To convert the gun case to a waist pack, the gun is removed, the front end of the case folded rearward onto the side opposite the pockets. The fold corresponds to the ultimate location of one component of the buckle, which can be slipped along the webbing to that point. The top portion of the case is then folded over the front end, securing it with hook and loop fasteners. The case can now be wrapped around the hunter's waist and the opposing ends of the buckle clasped. Converting the waist pack to a gun case is accomplished by reversing the procedure.
When wearing the waist pack with the buckle in front, the pockets will be on either side and to the rear, and the nylon strip and nylon web belt will be in front. If the hunter needs to gain access to a pocket, he can simply spin the belt around his waist.
Accordingly, it is a principal object of the invention to provide a gun case which converts to a waist pack, resulting in a convenient means of carrying all necessary equipment for a hunter while hunting.
It is another object of the invention to provide a means for keeping all of a hunter's equipment accessible while leaving the hands free.
It is an object of the invention to provide improved elements and arrangements thereof for the purposes described which is inexpensive, dependable and fully effective in accomplishing its intended purposes.
These and other objects of the present invention will become readily apparent upon further review of the following specification and drawings.
FIG. 1 is an environmental, side view of a convertible rifle/shotgun case according to the present invention, showing the gun case being carried by a sling over a hunter's shoulder.
FIG. 2 is an environmental, front view of a convertible belt pack according to the present invention, showing the gun case being carried as a waist pack
FIG. 3 is a side perspective view of a gun case according to the present invention, showing the outward side with the case unfolded for use transporting a gun.
FIG. 4 is a side perspective view of a gun case according to the present invention, showing the inward side with the case unfolded for use transporting a gun.
FIG. 5 is a side perspective view of a gun case according to the present invention, showing the inward side with the case folded for use as a waist pack.
Similar reference characters denote corresponding features consistently throughout the attached drawings.
The present invention is a gun case which carries not only a rifle or shotgun, but also all other equipment that a hunter needs to carry while hunting. When the gun is removed from the case, the case can be folded and converted to a waist pack which keeps the equipment readily accessible.

- [INFORMATION SUPPLIED]:
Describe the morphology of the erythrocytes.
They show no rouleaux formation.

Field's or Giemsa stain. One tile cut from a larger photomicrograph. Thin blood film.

- [EXERCISE PROMPT]: Rewrite everything in the gun case text from "It is another" down to "a hunter's shoulder.", replacing "drawings" with "illustrations". Work from the gun case text alone, not the listing.

- [SOLUTION TO THIS TASK]:
It is another object of the invention to provide a means for keeping all of a hunter's equipment accessible while leaving the hands free.
It is an object of the invention to provide improved elements and arrangements thereof for the purposes described which is inexpensive, dependable and fully effective in accomplishing its intended purposes.
These and other objects of the present invention will become readily apparent upon further review of the following specification and illustrations.
FIG. 1 is an environmental, side view of a convertible rifle/shotgun case according to the present invention, showing the gun case being carried by a sling over a hunter's shoulder.